[EXCERPT PROVIDED]
_ _ _ _
The DocBook converter produces output that is compliant to the DocBook 5.0 specification.

A summary of the differences are as follows:

  • XSD declarations are used on the document root instead of a DTD

  • <info> elements for document info instead of <articleinfo> and <bookinfo>

  • elements that hold the author’s name are wrapped in a <personname> element

  • the id for an element is defined using an xml:id attribute

  • <link> is used for links instead of <ulink>

  • the URL for a link is defined using the xl:href attribute

If you’re using the Asciidoctor API, you can generate a DocBook document directly from your application.

Example 3. Generate DocBook output from the API
Asciidoctor.convert_file 'my-document.adoc', backend: 'docbook'

If you need to output DocBook 4.5, you may find the community-supported DocBook 4.5 Converter useful.

Convert DocBook to PDF

Although the Asciidoctor project provides Asciidoctor PDF for performing direct AsciiDoc to PDF conversion, you may opt instead to convert to PDF via DocBook. The DocBook to PDF conversion is handled by the DocBook toolchain.

The DocBook toolchain can prove to be a challenge to set up. This section provides several suggestions for how to use the DocBook toolchain, though this list is by no means exhaustive. If you already have a working DocBook toolchain, then these instructions are not for you.

xmlto

If you’re using a Linux distribution, the xmlto package might be an option for you. xmlto is a simple shell script for converting XML files to various formats using the DocBook toolchain. Among those formats supported is DocBook as an input format and PDF as an output format.

To install xmlto, look for the package by the same name and use your package manager to install it (e.g., dnf install xmlto fop or apt-get install xmlto fop). Once you have installed the package, you can use it to generate PDF from DocBook with Apache FOP as follows:

$ xmlto --skip-validation --with-fop pdf doc.xml

If you’re using an RPM-based Linux distribution, you may be able to use the dblatex backend to generate the PDF instead:

$ xmlto --skip-validation pdf doc.xml

The AsciiDoc processor adds several XML processing instructions to support features not provided by DocBook, such as a thematic break and a page break. When using the Apache FOP backend, you need to provide an XSL stylesheet fragment that modifies the default XSL stylesheet to support these processing instructions. You can also use this stylesheet as an opportunity to customize the PDF that Apache FOP produces.

Here’s an example of an XSL stylesheet fragment to get you started:

Example 4. custom.xsl
<?xml version="1.0"?>
<xsl:stylesheet version="1.0"
    xmlns:xsl="http://www.w3.org/1999/XSL/Transform"
_ _ _ _
[DATASET RECORDS]
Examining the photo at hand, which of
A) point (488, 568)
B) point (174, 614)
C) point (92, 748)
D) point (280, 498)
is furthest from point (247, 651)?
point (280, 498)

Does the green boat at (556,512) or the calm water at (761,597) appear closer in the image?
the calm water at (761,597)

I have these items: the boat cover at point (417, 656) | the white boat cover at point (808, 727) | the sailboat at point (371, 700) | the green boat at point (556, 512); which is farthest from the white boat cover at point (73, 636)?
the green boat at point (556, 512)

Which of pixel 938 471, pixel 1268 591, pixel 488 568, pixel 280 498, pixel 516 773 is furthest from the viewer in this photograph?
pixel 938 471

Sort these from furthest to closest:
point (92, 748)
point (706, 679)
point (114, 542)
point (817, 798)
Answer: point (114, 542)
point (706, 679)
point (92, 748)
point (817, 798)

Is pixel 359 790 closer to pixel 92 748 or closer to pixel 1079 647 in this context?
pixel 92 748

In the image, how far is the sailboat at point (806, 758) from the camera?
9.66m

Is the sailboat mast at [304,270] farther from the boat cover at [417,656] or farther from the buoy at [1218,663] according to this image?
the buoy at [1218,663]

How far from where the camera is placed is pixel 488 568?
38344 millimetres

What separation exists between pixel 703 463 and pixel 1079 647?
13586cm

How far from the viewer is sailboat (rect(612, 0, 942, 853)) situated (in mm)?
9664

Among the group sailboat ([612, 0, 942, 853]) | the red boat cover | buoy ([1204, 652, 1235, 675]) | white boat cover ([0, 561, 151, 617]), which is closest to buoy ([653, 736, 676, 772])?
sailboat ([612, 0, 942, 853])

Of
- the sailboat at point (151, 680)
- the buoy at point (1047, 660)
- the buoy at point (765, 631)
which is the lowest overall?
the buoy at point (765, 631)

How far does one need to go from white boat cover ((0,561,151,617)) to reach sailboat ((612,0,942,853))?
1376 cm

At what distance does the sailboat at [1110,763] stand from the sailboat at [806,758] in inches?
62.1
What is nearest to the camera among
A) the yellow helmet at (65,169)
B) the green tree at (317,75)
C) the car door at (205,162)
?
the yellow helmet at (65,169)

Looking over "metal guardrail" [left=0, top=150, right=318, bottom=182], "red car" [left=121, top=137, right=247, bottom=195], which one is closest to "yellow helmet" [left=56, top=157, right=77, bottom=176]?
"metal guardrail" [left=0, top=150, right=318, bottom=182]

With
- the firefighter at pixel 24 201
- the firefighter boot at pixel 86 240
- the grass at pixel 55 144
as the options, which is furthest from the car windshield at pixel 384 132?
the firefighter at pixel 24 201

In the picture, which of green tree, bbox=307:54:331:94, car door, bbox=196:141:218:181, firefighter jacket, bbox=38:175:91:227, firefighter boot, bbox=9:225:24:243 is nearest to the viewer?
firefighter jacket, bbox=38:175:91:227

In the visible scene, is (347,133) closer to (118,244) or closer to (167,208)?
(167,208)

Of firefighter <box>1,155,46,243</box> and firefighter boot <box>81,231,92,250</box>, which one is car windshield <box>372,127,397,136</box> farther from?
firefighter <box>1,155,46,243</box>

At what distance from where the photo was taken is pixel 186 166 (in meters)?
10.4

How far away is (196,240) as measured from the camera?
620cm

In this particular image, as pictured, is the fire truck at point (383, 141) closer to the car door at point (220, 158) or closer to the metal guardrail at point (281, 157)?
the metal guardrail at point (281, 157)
_ _ _ _
[EXERCISE DIRECTIONS]
In the excerpt on the DocBook converter, which attribute defines the URL for a link?

[OUTPUT FOR THIS EXERCISE]
The xl:href attribute.